Experts et chefs d’état-major en première ligne 

Si la réunion ministérielle est prévue samedi, les travaux ont débuté dès jeudi, avec deux jours d’échanges entre experts de la défense et chefs d’état-major des pays membres. L’objectif affiché est clair : évaluer l’état réel de la situation sécuritaire dans la région et identifier les leviers concrets pour enrayer la spirale de violences, particulièrement dans l’est de la RDC.

Washington et Doha, des accords encore fragiles 

Les discussions portent principalement sur la mise en œuvre effective des processus de paix lancés à Washington et à Doha. Dans la capitale qatarie, Kinshasa et l’AFC/M23 avaient notamment signé un mécanisme de surveillance du cessez-le-feu. 
Mais sur le terrain, les engagements pris peinent à se traduire en réalité. Les violations se poursuivent, révélant les limites d’accords dépourvus d’outils de contrôle pleinement opérationnels. 

A lire aussi : Conflit à l’est de la RDC : le président Tshisekedi juge "intéressantes" les propositions de paix de l’Angola

Le mécanisme de vérification au cœur du blocage 
  

L’un des principaux obstacles identifiés est l’absence d’un système fonctionnel de vérification. Le Mécanisme conjoint de vérification élargi (MCVE) de la CIRGL, censé jouer ce rôle central, fonctionne aujourd’hui au ralenti. Or, ce dispositif est précisément celui qui a été retenu, aussi bien à Doha qu’à Washington, comme pilier de la surveillance des cessez-le-feu. Sa relance apparaît donc indispensable pour crédibiliser les efforts diplomatiques en cours. 

La Zambie appelée à jouer un rôle moteur 

Dans cette dynamique de relance, la Zambie pourrait s’imposer comme un acteur clé. Selon des sources concordantes, il a été décidé que le prochain commandant du MCVE serait un officier zambien. Un choix qui renforce la centralité de Livingstone dans cette séquence diplomatique et souligne les attentes placées dans le rôle de médiateur et de facilitateur régional que la Zambie est appelée à assumer. 
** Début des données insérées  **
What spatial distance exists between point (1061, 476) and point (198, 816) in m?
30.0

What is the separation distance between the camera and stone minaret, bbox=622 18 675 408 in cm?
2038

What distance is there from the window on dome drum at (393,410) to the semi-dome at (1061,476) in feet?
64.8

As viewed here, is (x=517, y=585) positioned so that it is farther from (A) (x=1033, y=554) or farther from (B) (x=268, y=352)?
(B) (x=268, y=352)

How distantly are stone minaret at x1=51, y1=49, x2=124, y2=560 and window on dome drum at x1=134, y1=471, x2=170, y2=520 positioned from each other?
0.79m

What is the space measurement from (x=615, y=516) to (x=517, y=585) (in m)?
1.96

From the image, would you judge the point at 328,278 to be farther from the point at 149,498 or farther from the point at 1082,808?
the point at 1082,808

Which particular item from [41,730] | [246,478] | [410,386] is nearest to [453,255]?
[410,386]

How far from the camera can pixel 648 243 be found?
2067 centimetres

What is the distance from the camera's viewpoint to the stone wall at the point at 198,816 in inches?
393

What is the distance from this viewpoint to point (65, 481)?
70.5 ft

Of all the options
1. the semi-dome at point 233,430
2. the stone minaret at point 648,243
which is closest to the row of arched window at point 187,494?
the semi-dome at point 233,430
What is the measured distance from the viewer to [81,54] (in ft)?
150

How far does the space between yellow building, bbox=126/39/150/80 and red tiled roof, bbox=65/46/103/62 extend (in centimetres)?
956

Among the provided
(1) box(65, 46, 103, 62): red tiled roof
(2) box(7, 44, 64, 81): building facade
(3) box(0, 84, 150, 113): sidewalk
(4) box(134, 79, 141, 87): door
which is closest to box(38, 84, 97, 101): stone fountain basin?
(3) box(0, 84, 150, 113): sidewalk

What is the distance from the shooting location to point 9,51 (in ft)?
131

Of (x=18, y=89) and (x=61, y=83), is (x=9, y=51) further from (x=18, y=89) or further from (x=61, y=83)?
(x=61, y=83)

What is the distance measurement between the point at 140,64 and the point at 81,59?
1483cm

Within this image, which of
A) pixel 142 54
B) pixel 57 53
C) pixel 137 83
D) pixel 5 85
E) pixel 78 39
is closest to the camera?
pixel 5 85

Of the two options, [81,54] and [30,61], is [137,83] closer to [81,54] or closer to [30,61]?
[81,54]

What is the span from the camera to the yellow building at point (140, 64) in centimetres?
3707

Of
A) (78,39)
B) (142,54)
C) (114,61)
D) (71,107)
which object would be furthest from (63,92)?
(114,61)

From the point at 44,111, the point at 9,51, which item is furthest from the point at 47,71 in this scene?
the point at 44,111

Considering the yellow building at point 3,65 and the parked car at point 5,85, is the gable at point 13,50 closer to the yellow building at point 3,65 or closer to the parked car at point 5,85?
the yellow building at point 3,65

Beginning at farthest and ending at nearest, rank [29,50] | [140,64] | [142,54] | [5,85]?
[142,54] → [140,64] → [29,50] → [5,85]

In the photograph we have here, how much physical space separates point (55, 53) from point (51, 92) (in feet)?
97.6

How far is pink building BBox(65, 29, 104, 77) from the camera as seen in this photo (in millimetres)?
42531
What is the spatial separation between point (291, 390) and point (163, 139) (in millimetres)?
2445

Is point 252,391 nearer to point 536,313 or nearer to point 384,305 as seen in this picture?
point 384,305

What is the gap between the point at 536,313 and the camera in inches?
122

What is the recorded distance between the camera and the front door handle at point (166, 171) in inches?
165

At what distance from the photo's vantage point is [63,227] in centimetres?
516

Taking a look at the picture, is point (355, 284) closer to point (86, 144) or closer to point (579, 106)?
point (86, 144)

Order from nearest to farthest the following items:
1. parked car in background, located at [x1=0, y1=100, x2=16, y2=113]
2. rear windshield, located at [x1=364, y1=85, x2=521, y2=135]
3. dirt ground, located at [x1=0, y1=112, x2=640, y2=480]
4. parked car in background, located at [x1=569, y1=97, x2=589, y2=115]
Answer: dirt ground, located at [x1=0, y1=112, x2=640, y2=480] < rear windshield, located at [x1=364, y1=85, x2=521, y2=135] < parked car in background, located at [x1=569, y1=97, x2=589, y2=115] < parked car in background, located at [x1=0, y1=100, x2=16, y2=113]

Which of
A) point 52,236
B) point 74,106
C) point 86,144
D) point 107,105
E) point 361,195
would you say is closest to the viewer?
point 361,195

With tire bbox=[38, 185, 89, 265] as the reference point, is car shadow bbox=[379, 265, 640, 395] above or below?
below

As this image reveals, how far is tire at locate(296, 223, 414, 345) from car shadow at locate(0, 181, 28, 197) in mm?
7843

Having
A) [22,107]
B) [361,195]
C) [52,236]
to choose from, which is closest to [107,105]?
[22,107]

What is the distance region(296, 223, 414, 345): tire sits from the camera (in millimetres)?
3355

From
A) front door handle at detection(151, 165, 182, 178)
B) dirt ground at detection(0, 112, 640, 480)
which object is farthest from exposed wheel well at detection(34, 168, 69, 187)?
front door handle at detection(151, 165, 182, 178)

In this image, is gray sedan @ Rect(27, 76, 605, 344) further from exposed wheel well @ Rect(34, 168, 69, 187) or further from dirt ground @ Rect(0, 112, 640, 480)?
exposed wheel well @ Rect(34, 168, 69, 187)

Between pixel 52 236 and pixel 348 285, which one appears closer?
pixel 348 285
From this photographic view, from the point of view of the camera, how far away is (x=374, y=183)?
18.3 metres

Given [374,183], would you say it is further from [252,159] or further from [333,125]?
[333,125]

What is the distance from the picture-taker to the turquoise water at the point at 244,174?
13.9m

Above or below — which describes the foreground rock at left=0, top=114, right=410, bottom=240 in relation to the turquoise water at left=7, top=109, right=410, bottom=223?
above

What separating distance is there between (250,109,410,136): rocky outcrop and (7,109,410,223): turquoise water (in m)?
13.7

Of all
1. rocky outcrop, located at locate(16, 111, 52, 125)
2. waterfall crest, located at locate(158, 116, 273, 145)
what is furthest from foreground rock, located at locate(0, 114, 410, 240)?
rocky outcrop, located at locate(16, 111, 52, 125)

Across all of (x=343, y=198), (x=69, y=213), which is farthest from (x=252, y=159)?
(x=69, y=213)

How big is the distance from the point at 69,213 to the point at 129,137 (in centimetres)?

Une CIRGL face à sa crédibilité 

En se retrouvant au cœur de la mise en œuvre des accords de paix, la CIRGL joue une part importante de sa crédibilité. Sa capacité à redynamiser ses instruments sécuritaires conditionnera largement l’avenir des cessez-le-feu et, plus largement, la stabilité de l’est de la RDC et de l’ensemble de la région des Grands Lacs.